LLM API errors are terse and provider-specific. This decoder takes the raw message or JSON body and explains, in plain English, what went wrong, the most likely fix, and what to check next — across OpenAI, Anthropic, Gemini and Mistral.
How it works
Paste the error. The tool looks for an HTTP status code and an error type / code field, matches
them against a knowledge base of common LLM failure modes, and returns a cause, a recommended
action and a category (auth, rate limit, request, server). Matching runs entirely in your browser —
nothing is uploaded, so request IDs and prompt fragments stay private.
Common cases
- 401 / invalid_api_key — credentials missing, wrong, or revoked. Rotate the key and check the org/project header.
- 429 / rate_limit_exceeded — too many requests or tokens. Back off exponentially, honour
Retry-After, or raise your tier. - 400 / context_length_exceeded — prompt plus completion exceeds the window. Shorten input,
lower
max_tokens, or move to a larger model. - 500 / 503 — transient provider-side issue. Retry with backoff; check the status page.
If the decoder cannot classify your error, lean on the status code: 4xx means your request needs fixing, 5xx means retry the provider.
Error reference by provider
Different providers structure their error responses differently — the decoder recognises each shape automatically:
OpenAI:
{"error": {"message": "...", "type": "invalid_api_key", "code": "invalid_api_key"}}
Anthropic:
{"type": "error", "error": {"type": "authentication_error", "message": "..."}}
Gemini:
{"error": {"code": 400, "message": "...", "status": "INVALID_ARGUMENT"}}
When to retry — and when not to
Retry with exponential backoff: 429, 500, 502, 503, 504. These are transient failures that resolve on their own. Most provider SDKs handle this automatically if you leave the built-in retry logic enabled.
Do not retry blindly: 400 (malformed request), 401 (bad credentials), 403 (permission denied). Retrying the same bad request wastes quota. Fix the underlying issue first.

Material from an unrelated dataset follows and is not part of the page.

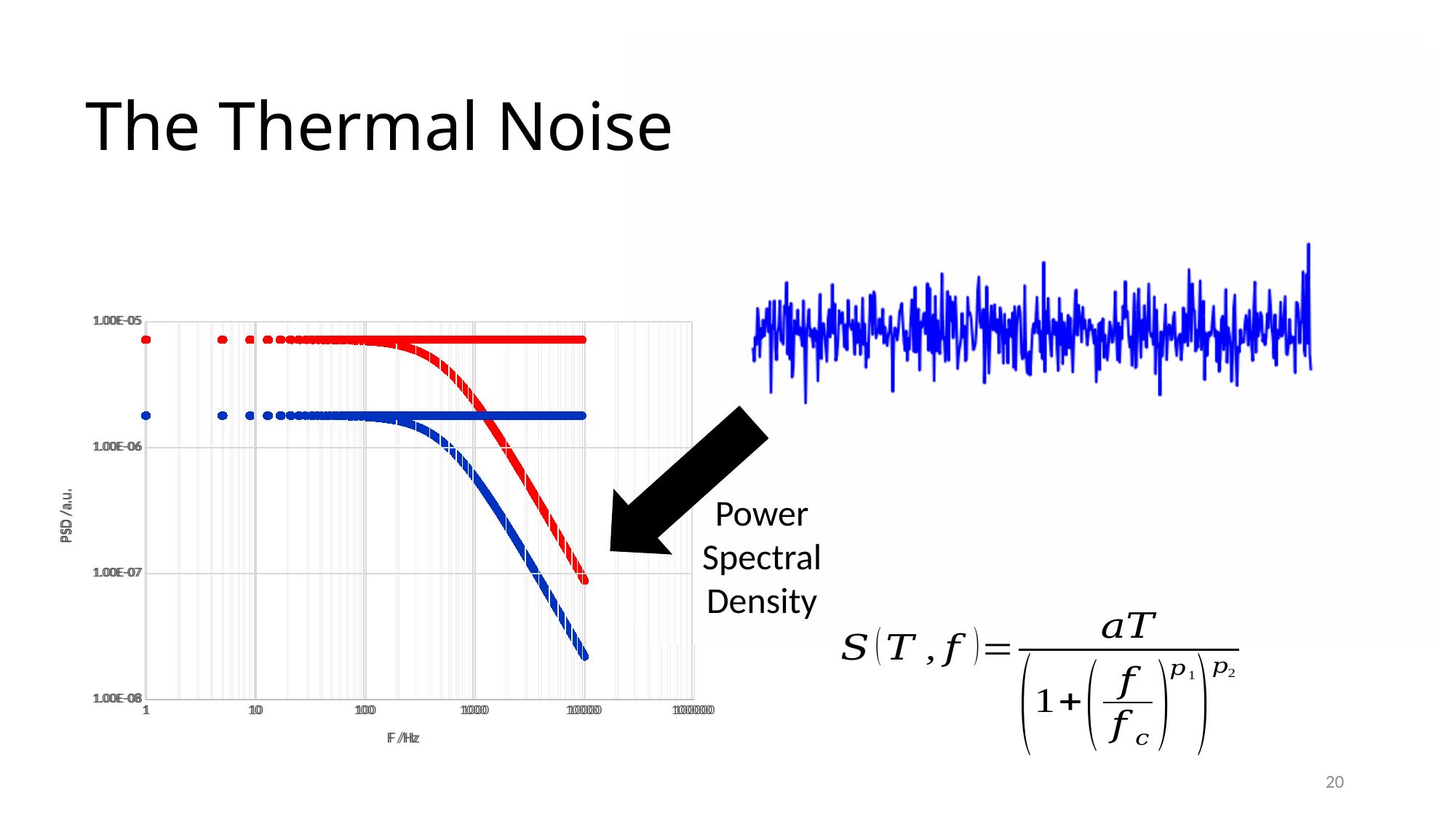
In the PSD chart, which series has the higher values, the red one or the blue one? red What is the label of the x axis of the PSD chart? F /Hz In the PSD chart, is the value of the blue series at 1 Hz greater or less than 1.00E-06? greater In the PSD chart, is the value of the red series at 1 Hz greater or less than 1.00E-06? greater In the PSD chart, is the value of the blue series at 10000 Hz greater or less than 1.00E-07? less What is the label of the y axis of the PSD chart? PSD /a.u. What kind of chart is shown on the left of the slide? scatter chart In the PSD chart, do the values rise or fall as frequency increases beyond 1000 Hz? fall What is the highest tick value shown on the x axis of the PSD chart? 100000 How many data series are plotted in the PSD chart? 2 What is the lowest tick value shown on the y axis of the PSD chart? 1.00E-08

Investigate before retrying: 422 — often indicates a content policy rejection, a deprecated model ID, or a structured-output constraint violation. The error message usually identifies which.
Quick fix lookup
| Status | Most common fix |
|---|---|
| 401 | Regenerate the API key; check Authorization: Bearer <key> format |
| 403 | Use a key with the correct scope; check org/project header |
| 429 | Add time.sleep(Retry-After) or use SDK retry; reduce request concurrency |
| 400 context | Summarise conversation history; move to a model with a larger window |
| 400 invalid | Log the full request body and compare against the API reference |
| 500/503 | Check the provider status page; retry after 1–2 minutes |
Debugging tips that apply across providers
Log the full response body, not just the status code. The HTTP status gives you a rough category; the type, code, or message field inside the body tells you what actually happened. A 400 can be a malformed JSON body, a missing required field, or a content policy violation — the body distinguishes them.
Check provider status pages before deep debugging. A 503 that started 10 minutes ago is very likely an infrastructure incident, not a bug in your code. Check the provider’s status page first; debugging application code during an ongoing outage is wasted time.
Use the Retry-After header when it exists. On a 429, most providers return a Retry-After header (in seconds) or an x-ratelimit-reset header (as a Unix timestamp). Honouring this value is more efficient than fixed exponential backoff and avoids unnecessary additional retries.
Separate API key rotation from quota issues. A 429 with insufficient_quota means your billing plan is exhausted or your spending limit is hit — adding a delay will not help. A 429 with rate_limit_exceeded means you are sending too fast — back off. They share a status code but need different fixes.
Validate structured output requests separately. If you are using JSON mode or function/tool calling and getting 400 errors, extract that part of the request and test it in the provider’s playground first. Schema validation errors are easiest to debug interactively before embedding them in production code.